#### [To be done]
[1] Print the passage of the tribute to Odd Bunsen word for word, from "Ah, but who'd" to "he's doing them.".
[2] Answer these questions using the tribute to Odd Bunsen:
(a) According to the opening quotation, what of his was always the flattest?
(b) In which book does Koko take roost in an apparently unoccupied apartment several balconies away?
(c) What was the photo shoot for when Odd honks the horn at strangers while driving through a rural community?

#### [Excerpt to read]
════

A Tribute to: Odd Bunsen


"He was the most daring of the photographers, had the loudest voice, and smoked the longest and most objectionable cigars. At the Press Club he was the hungriest and thirstiest. He was raising the largest family, and his wallet was always the flattest."

Ah, but who'd want a man named "Odd" to settle for half-measures? Odd Bunsen is perhaps the man the most vigorously alive in the Cat Who... series - and the most consistently amusing character for it. Consistently amusing, not only to the reader, but to himself - a great part of the reason why the insane things he does are so fun because he's having so much fun while he's doing them.

This is, after all, the man who, upon discovering in The Cat Who Ate Danish Modern that Koko has flown the coop of Qwill's on-loan apartment at the Villa Verandah high-rise and taken roost in an apparently unoccupied apartment several balconies away, determines that the best way to bring the cat home would be to leap from balcony railing to balcony railing in a daring Tarzan-style rescue, yelling "Yahoo!" all the way. (Odd comes to this conclusion while drunk, but it wouldn't have ultimately mattered whether or not he was half-crocked anyway - it seems unlikely that Odd would let a little thing like sobriety deter him for such insane derring-do.) That moment is the funniest of the series for me, and the one by which I remember Odd the best - and I think the icing-on-the-cake of the "Yahoo!"s (coupled with the man's opening battle cry of "Anything a cat can do, Odd Bunsen can do better!") just made it complete - just the extra little touch of delightful insanity that showed so well how the man delights in insanity. It's just one of those great Odd scenes - like when Odd covers up Qwill's on-the-sly investigation of Dan Graham's pottery room by shooting a ridiculously comprehensive collection of photos of the attention-hungry, ego-intensive potter that includes him drinking beer and scratching his head, telling the man that "you've got good bones in your face...you could do TV commercials", or the one where, while driving through a rural community en route to a photo shoot for Gracious Abodes, whiles away the time honking the horn and waving at random strangers along the way just to have them "spend the whole day figuring who they know that drives a foreign car and smokes cigars" - that so splendidly illustrate how Odd can just seize upon a caprice and take it to its fullest, highest ludicrosy.

════

#### [Dataset excerpt]
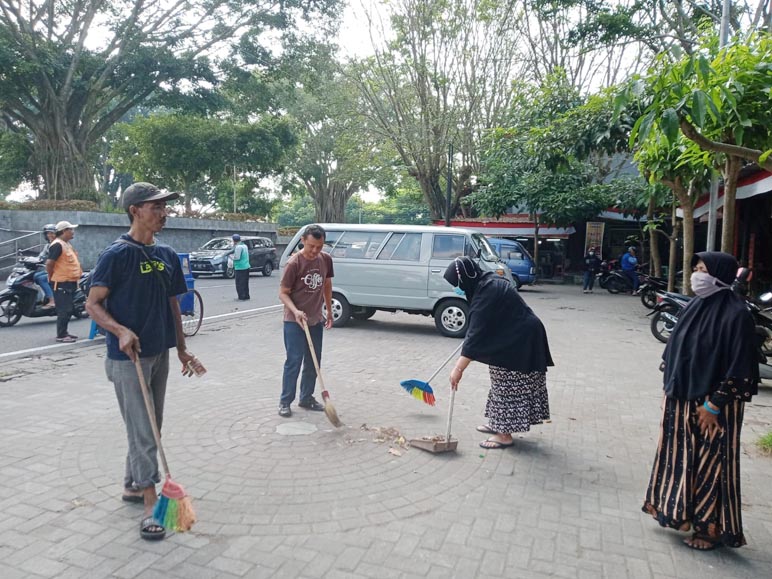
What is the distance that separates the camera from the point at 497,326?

════

#### [Problem solutions]
[1]
Ah, but who'd want a man named "Odd" to settle for half-measures? Odd Bunsen is perhaps the man the most vigorously alive in the Cat Who... series - and the most consistently amusing character for it. Consistently amusing, not only to the reader, but to himself - a great part of the reason why the insane things he does are so fun because he's having so much fun while he's doing them.

[2]
(a) His wallet.
(b) The Cat Who Ate Danish Modern.
(c) Gracious Abodes.